Data Discovery Guide > Part II: Data Discovery with Informatica Analyst > Data Domain Discovery in Informatica Analyst > Data Domain Discovery Options in Informatica Analyst
  

Data Domain Discovery Options in Informatica Analyst

Use the data domain discovery options to choose the columns, data domains, and inference options for data domain discovery. Inference options include choosing whether you want to run data domain discovery based on a rule on column data, column name, or both.

Data Domain Column Selection in Informatica Analyst

You can click Edit in the Specify Settings screen to choose the columns you want to run as a part of data domain discovery. You can view all the columns in the data source in the Select Source screen in the profile wizard. You can choose different columns for column profile and data domain discovery.
The following table describes the Edit dialog box properties for data domain discovery:
Option
Description
Name
Displays the column name.
Type
Displays the documented data type of the column.
Precision
Displays the maximum precision for the column.
Scale
Displays the scale of the column.
Nullable
Indicates a column that can have null values.
Key
Indicates whether the column is documented as a primary key or foreign key.

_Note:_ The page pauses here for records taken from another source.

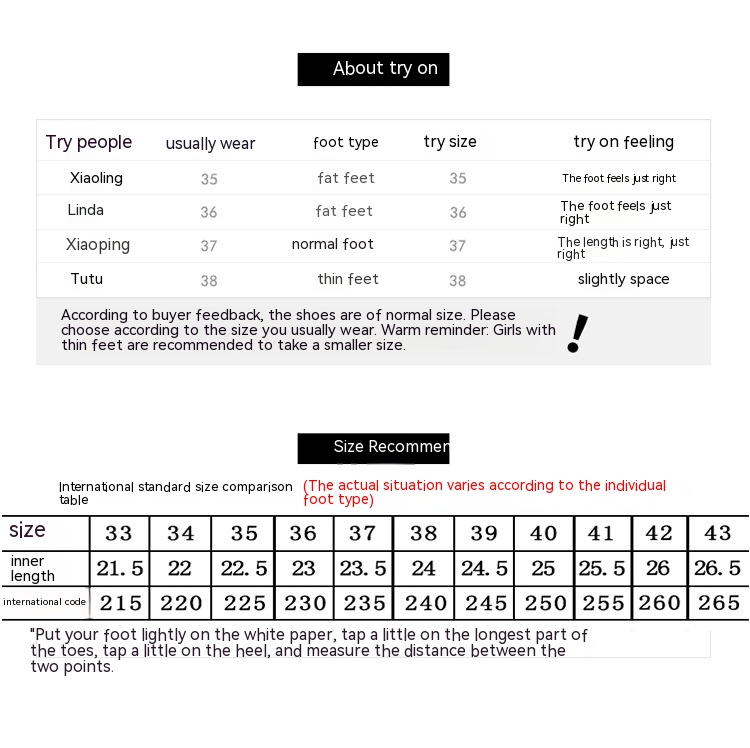 About try on

| Try people | usually wear | foot type | try size | try on feeling |
|---|---|---|---|---|
| Xiaoling | 35 | fat feet | 35 | The foot feels just right |
| Linda | 36 | fat feet | 36 | The foot feels just right |
| Xiaoping | 37 | normal foot | 37 | The length is right, just right |
| Tutu | 38 | thin feet | 38 | slightly space |

According to buyer feedback, the shoes are of normal size. Please choose according to the size you usually wear. Warm reminder: Girls with thin feet are recommended to take a smaller size. !

Size Recommen

International standard size comparison table (The actual situation varies according to the individual foot type)

| size | 33 | 34 | 35 | 36 | 37 | 38 | 39 | 40 | 41 | 42 | 43 |
|---|---|---|---|---|---|---|---|---|---|---|---|
| inner length | 21.5 | 22 | 22.5 | 23 | 23.5 | 24 | 24.5 | 25 | 25.5 | 26 | 26.5 |
| international code | 215 | 220 | 225 | 230 | 235 | 240 | 245 | 250 | 255 | 260 | 265 |

"Put your foot lightly on the white paper, tap a little on the longest part of the toes, tap a little on the heel, and measure the distance between the two points.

Data Domain Selection in Informatica Analyst

The Data Domain pane in the Specify Settings screen lists all the data domains from the data domain glossary. You can choose the data domains you want to run as a part of data domain discovery.
The following table describes the Data Domain properties for data domain discovery:
Option
Description
Name
Displays the data domain name. You can choose one or more data domains or data domain group.
Description
Displays the description for the data domain.
DomainGroups
Displays the name of the data domain group to which the data domain belongs.

Data Domain Inference Options in Informatica Analyst

Inference options determine whether data domain discovery must run on column data, column name, or both. You can also specify the maximum number of rows the profile can analyze and the minimum conformance percentage for data domain match. You can set the data domain inference options in the Specify Settings screen in the profile wizard.
The following table describes the inference options for data domain discovery:
Option
Description
Data
Runs the profile on column data.
Column name
Runs the profile on column titles.
Data and column name
Runs the profile on both column data and column titles.
Minimum Conformance Percentage
The minimum conformance percentage of the column data to be eligible for data domain match. The conformance percentage is the ratio of number of matching rows divided by the total number of rows.
Note: The Analyst tool considers null values as nonmatching rows. Columns containing a high number of null values might not result in data domain inference unless you specify a low value for minimum conformance percentage.
Edit
Select the columns for data domain discovery
All Rows
Runs the profile on all rows from the source.
Sample first
Choose maximum number of rows the profile can run on. The Analyst tool chooses the rows starting from the first row in the source.
Random sample
Choose a random sample of rows from the data source.
Random sample (auto)
The Analyst tool chooses a random sample of rows based on the size of the data source.
Exclude approved data types and data domains from the data type and data domain inference in the subsequent profile runs.
Assume that you approved a data type or data domain in a profile run. When you select this option, the approved data type or data domain is excluded from data type and data domain inference in the subsequent profile runs.